Brief. Extract each line of the data and write it out again exactly.

Given entries.
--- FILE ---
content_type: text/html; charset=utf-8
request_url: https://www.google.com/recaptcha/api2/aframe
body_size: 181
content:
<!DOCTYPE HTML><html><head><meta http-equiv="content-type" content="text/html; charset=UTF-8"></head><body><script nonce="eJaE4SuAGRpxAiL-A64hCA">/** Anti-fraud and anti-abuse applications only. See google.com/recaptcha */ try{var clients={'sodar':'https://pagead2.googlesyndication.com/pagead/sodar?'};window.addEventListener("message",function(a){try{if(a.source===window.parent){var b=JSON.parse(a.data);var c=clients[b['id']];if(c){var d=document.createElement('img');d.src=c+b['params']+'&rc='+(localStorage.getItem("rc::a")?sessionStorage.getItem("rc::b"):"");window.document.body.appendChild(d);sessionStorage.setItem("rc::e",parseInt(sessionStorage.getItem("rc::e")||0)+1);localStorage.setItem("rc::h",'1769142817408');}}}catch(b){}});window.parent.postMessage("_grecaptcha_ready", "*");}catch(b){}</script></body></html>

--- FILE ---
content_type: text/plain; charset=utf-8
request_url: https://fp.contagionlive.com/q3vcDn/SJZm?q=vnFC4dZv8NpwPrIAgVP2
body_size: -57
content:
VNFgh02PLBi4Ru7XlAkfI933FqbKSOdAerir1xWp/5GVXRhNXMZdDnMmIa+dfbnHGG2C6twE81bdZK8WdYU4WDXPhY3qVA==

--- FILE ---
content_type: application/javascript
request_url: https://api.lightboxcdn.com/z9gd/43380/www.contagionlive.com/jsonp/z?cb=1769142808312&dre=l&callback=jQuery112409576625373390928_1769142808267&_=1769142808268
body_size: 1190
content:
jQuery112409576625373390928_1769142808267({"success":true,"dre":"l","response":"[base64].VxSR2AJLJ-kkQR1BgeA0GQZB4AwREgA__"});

Final answer.
--- FILE ---
content_type: text/html; charset=utf-8
request_url: https://www.google.com/recaptcha/api2/aframe
body_size: 181
content:
<!DOCTYPE HTML><html><head><meta http-equiv="content-type" content="text/html; charset=UTF-8"></head><body><script nonce="eJaE4SuAGRpxAiL-A64hCA">/** Anti-fraud and anti-abuse applications only. See google.com/recaptcha */ try{var clients={'sodar':'https://pagead2.googlesyndication.com/pagead/sodar?'};window.addEventListener("message",function(a){try{if(a.source===window.parent){var b=JSON.parse(a.data);var c=clients[b['id']];if(c){var d=document.createElement('img');d.src=c+b['params']+'&rc='+(localStorage.getItem("rc::a")?sessionStorage.getItem("rc::b"):"");window.document.body.appendChild(d);sessionStorage.setItem("rc::e",parseInt(sessionStorage.getItem("rc::e")||0)+1);localStorage.setItem("rc::h",'1769142817408');}}}catch(b){}});window.parent.postMessage("_grecaptcha_ready", "*");}catch(b){}</script></body></html>

--- FILE ---
content_type: text/plain; charset=utf-8
request_url: https://fp.contagionlive.com/q3vcDn/SJZm?q=vnFC4dZv8NpwPrIAgVP2
body_size: -57
content:
VNFgh02PLBi4Ru7XlAkfI933FqbKSOdAerir1xWp/5GVXRhNXMZdDnMmIa+dfbnHGG2C6twE81bdZK8WdYU4WDXPhY3qVA==

--- FILE ---
content_type: application/javascript
request_url: https://api.lightboxcdn.com/z9gd/43380/www.contagionlive.com/jsonp/z?cb=1769142808312&dre=l&callback=jQuery112409576625373390928_1769142808267&_=1769142808268
body_size: 1190
content:
jQuery112409576625373390928_1769142808267({"success":true,"dre":"l","response":"[base64].VxSR2AJLJ-kkQR1BgeA0GQZB4AwREgA__"});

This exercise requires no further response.